Après un bilan positif de dix années passées en tant que président de l’Équateur, Rafael Correa a aidé à la victoire d’Alianza Pais lors du second tour des élections qui se sont tenues début 2017. Mais un virage à 180 degrés n’a pas tardé à se produire : le nouveau président Lenin Moreno a commencé à attaquer l’héritage de la Révolution Citoyenne qui lui avait permis d’être élu. Une grande partie d’Alianza Pais, fidèle aux politiques sociales du « bien-vivre », a désapprouvé Moreno. C’est alors que le vice-président Jorge Glas, qui se trouvait au milieu de ces voix critiques, a été démis de ses fonctions et à s’est à nouveau retrouvé sous le feu des projecteurs, accusé de corruption dans le cadre de l’affaire Odebrecht. Simple coïncidence ou fatalité du destin ? Après quatre mois de détention préventive, Jorge Glas est condamné en janvier 2018 à six années de prison. L’économiste Silvia Glas nous a accordé un entretien exclusif dans lequel elle souligne « l’absence de preuves » après la condamnation et lance un appel à rompre le blocus médiatique concernant l’affaire qui implique son frère.

 

 

Le 24 mai 2017, un gouvernement a été formé avec Lenin Moreno comme président et Jorge Glas comme vice-président de l’Équateur. À quel moment la relation de ce binôme s’est-elle effritée ?

 

On peut retenir deux événements importants : le 2 août 2017, Jorge Glas dénonce à travers une lettre publique des supposées irrégularités dans la gestion du président Lenin Moreno. Le 4 août, ce dernier le relève par décret de toutes les fonctions qui lui sont attribuées en raison de cette « lettre irrespectueuse ».

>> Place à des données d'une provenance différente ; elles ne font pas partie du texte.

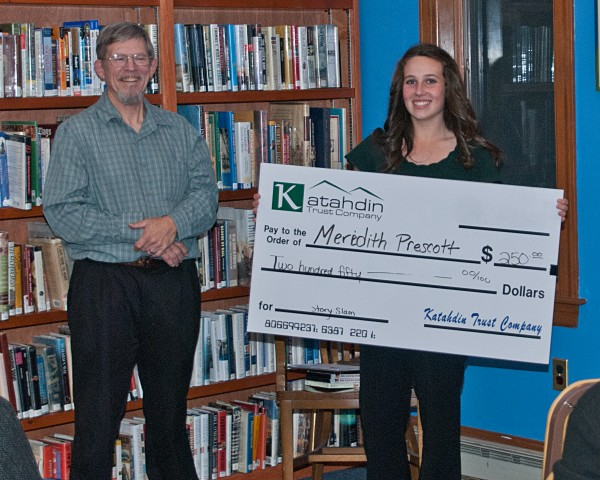 Story Slam judge, John Clark presents the Katahdin Trust check to October 18 winner Meredith Prescott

À partir de ce moment, notre histoire s’accélère. Fin septembre, Jorge Glas participait à un colloque avec des médias au cours duquel il dénonçait le harcèlement qu’il subissait et donnait des arguments soutenant son innocence. À la suite de celui-ci, le jour suivant, un vendredi soir, une révision des mesures préventives prises à son encontre est annoncée, ce qui signifiait une possible incarcération dès le lundi suivant.

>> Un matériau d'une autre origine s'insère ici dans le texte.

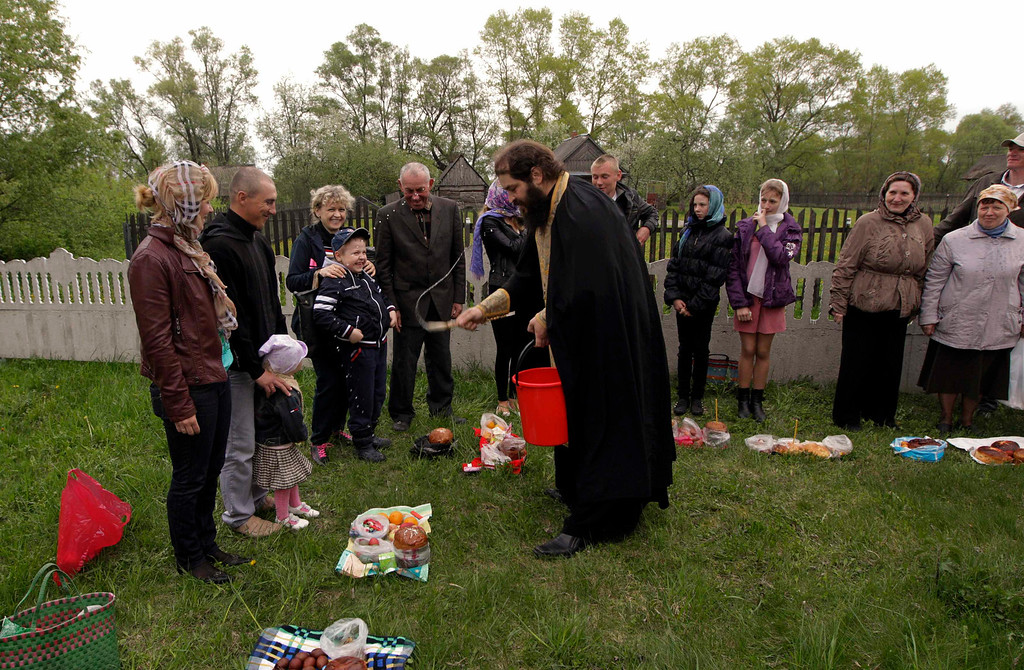 . An Orthodox priest blesses Easter cakes on the eve of Orthodox Easter in the village of Pogost, some 250 km (155 miles) south of Minsk, May 4, 2013. Orthodox Christians mark Easter on Sunday.  REUTERS/Vasily Fedosenko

Ces événements se produisent toujours dans un scénario où les possibilités de réaction et de défense sont improbables ou impossibles. Ensuite, cela a été suivi de son emprisonnement le 2 octobre, justifié par la présence de preuves « fortes » et nouvelles. Au cours du jugement, il a été confirmé qu’il s’agissait des assistances pénales des États-Unis et du Brésil, où le nom et la fonction de l’accusé n’ont jamais été mentionnés… De plus, la source des deux documents vient de la même société coupable et acquittée en Équateur. Depuis lors, la succession d’abus en matière de droits de l’homme que subit l’ex-vice-président ne cesse de s’intensifier.

 

Un vice-président à qui l’on interdit d’exercer ses fonctions après les élections… Comment expliquez-vous cela ?

 

À travers sa destitution illégale, la volonté du peuple qui a élu un vice-président par les urnes a été piétinée. Les irrégularités démontrées par les enfreintes à un procès juste et par la méthode expéditive de réattribution du poste, prouvent le dessein évident de vouloir déchoir de son poste une personne réélue par la volonté du peuple. Nous espérons que les instances internationales pourront les auditer bientôt.

Je vais mentionner quelques uns de ces manquements pour répondre à votre question : 1. la décision d’ordonner la détention préventive a été arbitraire. Une décision qui ne comporte pas les justificatifs requis par les accords internationaux qui garantissent les droits de la personne. 2. Une supposée absence de la lettre dans laquelle le vice-président informait sur sa volonté d’exercer sa période de vacance légale afin d’avoir le temps nécessaire pour exercer sa défense. De cette manière, il a été déclaré qu’il avait fait preuve d’absence temporaire. 3. L’étonnante rapidité avec laquelle on a appelé à un procès, en moins de trois mois, avec 470 dossiers de 200 pages chacun. 4. Les interrogations sur une prise de fonction et un remplacement ultérieur de la vice-présidence de la république, qui est en charge de thèmes clés concernant une consultation populaire qui peut influencer la gouvernabilité du pays.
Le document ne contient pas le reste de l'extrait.